Repeat the stretch of the KVM patch description from "[RFC PATCH v2" through "only needs RW_.", substituting "access rights" for "permissions".

[Selected passage]
########

[RFC PATCH v2 11/19] KVM: x86: Add new hypercall to set EPT permissions

Mickaël Salaün <mic@xxxxxxxxxxx> · Sun, 12 Nov 2023 21:23:18 -0500

From: Madhavan T. Venkataraman <madvenka@xxxxxxxxxxxxxxxxxxx>

Add a new KVM_HC_PROTECT_MEMORY hypercall that enables a guest to set
EPT permissions for guest pages.

Until now, all of the guest pages (except Page Tracked pages) are given
RWX permissions in the EPT. In Heki, we want to restrict the permissions
to what is strictly needed. For instance, a text page only needs R_X. A
read-only data page only needs R__. A normal data page only needs RW_.

The guest will pass a page list to the hypercall. The page list is a
list of one or more physical pages each of which contains a array of
guest ranges and attributes. Currently, the attributes only contain
permissions. In the future, other attributes may be added.  The
hypervisor will apply the specified permissions in the EPT.

When a guest try to access its memory in a way which is not allowed, KVM
creates a synthetic kernel page fault. This fault should be handled by
the guest, which is not currently the case, making it try again and
again.  This will be part of a follow-up patch series.

When enabled, KASAN reveals a bug in the memory attributes patches. We
didn't find the source of this issue yet.

########

[Data extract]
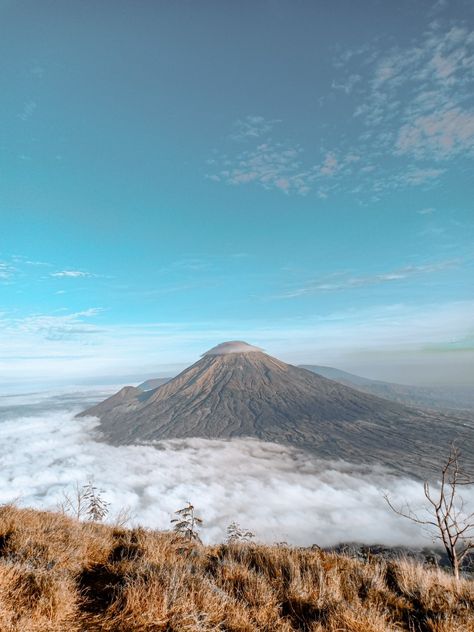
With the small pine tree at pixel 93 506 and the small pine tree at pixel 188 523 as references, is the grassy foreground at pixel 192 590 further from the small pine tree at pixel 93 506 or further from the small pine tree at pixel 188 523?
the small pine tree at pixel 93 506

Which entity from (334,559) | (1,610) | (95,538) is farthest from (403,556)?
(1,610)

########

[Finished task]
[RFC PATCH v2 11/19] KVM: x86: Add new hypercall to set EPT access rights

Mickaël Salaün <mic@xxxxxxxxxxx> · Sun, 12 Nov 2023 21:23:18 -0500

From: Madhavan T. Venkataraman <madvenka@xxxxxxxxxxxxxxxxxxx>

Add a new KVM_HC_PROTECT_MEMORY hypercall that enables a guest to set
EPT access rights for guest pages.

Until now, all of the guest pages (except Page Tracked pages) are given
RWX access rights in the EPT. In Heki, we want to restrict the access rights
to what is strictly needed. For instance, a text page only needs R_X. A
read-only data page only needs R__. A normal data page only needs RW_.